Au travers des résidences d’artistes et des stages ouverts au public – ceux dédiés aux familles sont d’ailleurs toujours complets –, nous voulons en effet reconnecter les gens avec un métier qui, à la fermeture de la faïencerie, s’est complètement perdu. Notre équipe compte deux céramistes : Claire Lizier et Olivia Mortier, en charge des workshops, mais aussi de l’accompagnement des artistes qui viennent ici en résidence. C’est le cas de la peintre française Françoise Pétrovitch qui, avant de venir à Keramis, n’avait aucune expérience du médium. Le résultat du travail qu’elle a réalisé à la Louvière sera montré lors de l’exposition qu’elle présentera bientôt à la BNF de Paris.

Cette année, Keramis fête ses cinq première années d’existence. Quel bilan dressez-vous du travail accompli jusqu’ici ?
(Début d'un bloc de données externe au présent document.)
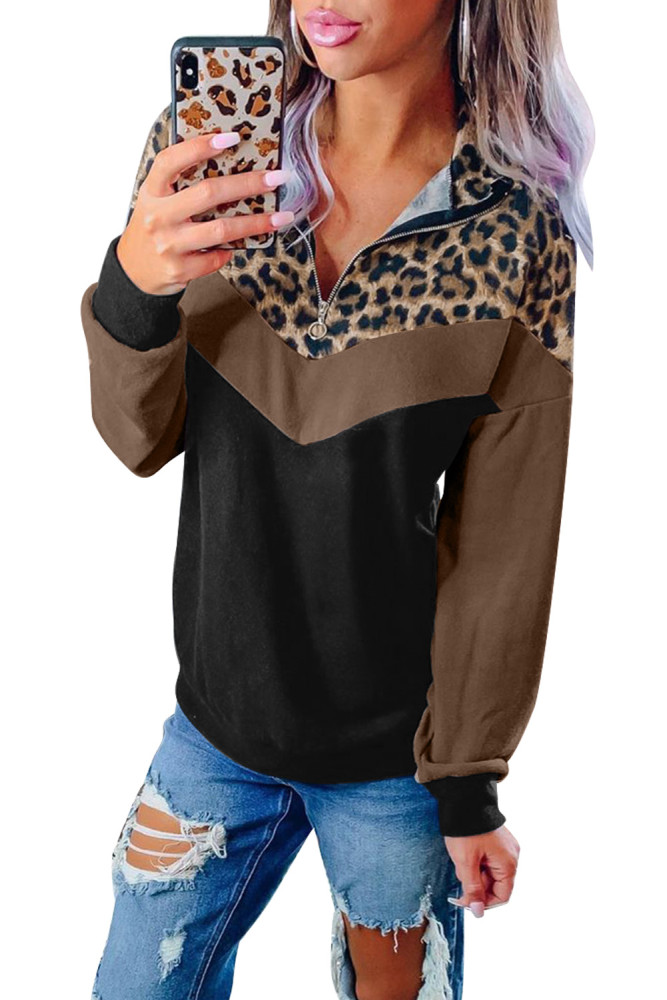 Leopard Print Splicing Colorblock Zipped Collar Sweatshirt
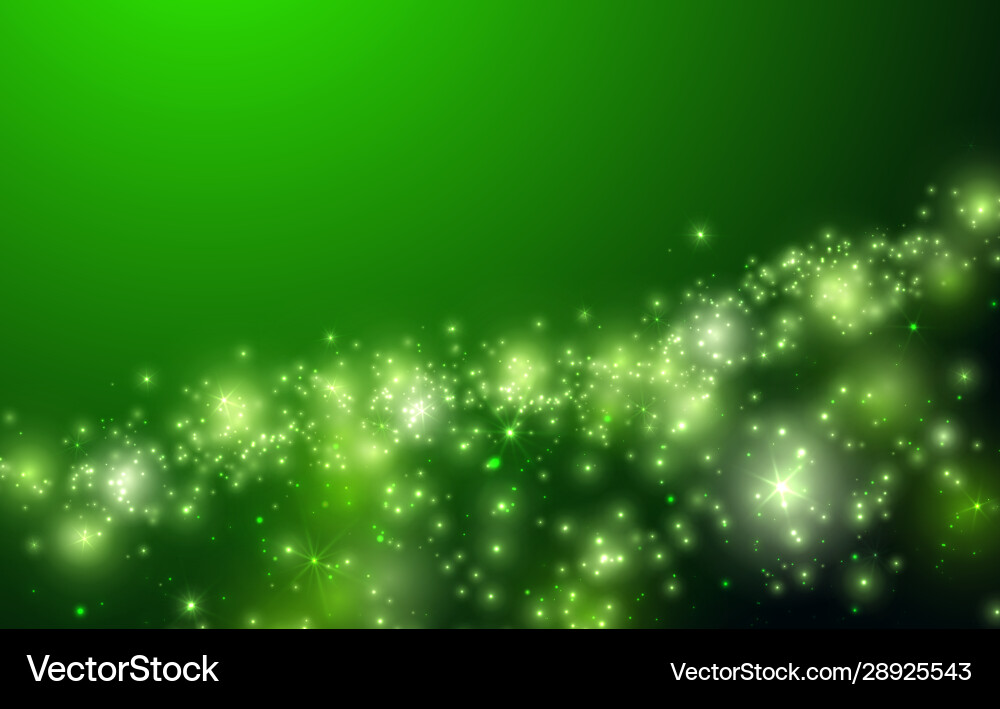 Shiny green background with sparkle and bokeh Vector Image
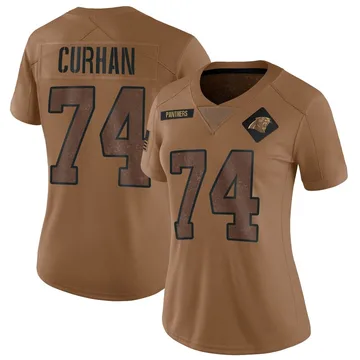 Women's Nike Carolina Panthers Jake Curhan Brown 2023 Salute To Service Jersey - Limited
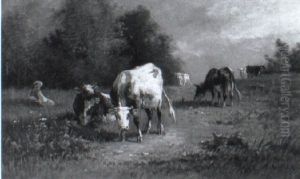 Cows Grazing On A Hillside by Andres Cortes y Aguilar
Je suis heureux que le musée soit considéré comme le lieu de référence de la céramique en Belgique. À l’origine, il avait été question de se limiter à la création wallonne, mais nous nous sommes battus pour pouvoir élargir le débat en faisant dialoguer passé et présent, mais aussi artistes locaux, belges et internationaux. Aujourd’hui, mon objectif serait de trouver des financements pour créer de nouvelles expositions, mais aussi d’élargir nos collections et, pourquoi pas, d’agrandir l’atelier pour pouvoir y créer des pièces de plus grande taille dans le cadre de nos collaborations avec des artistes.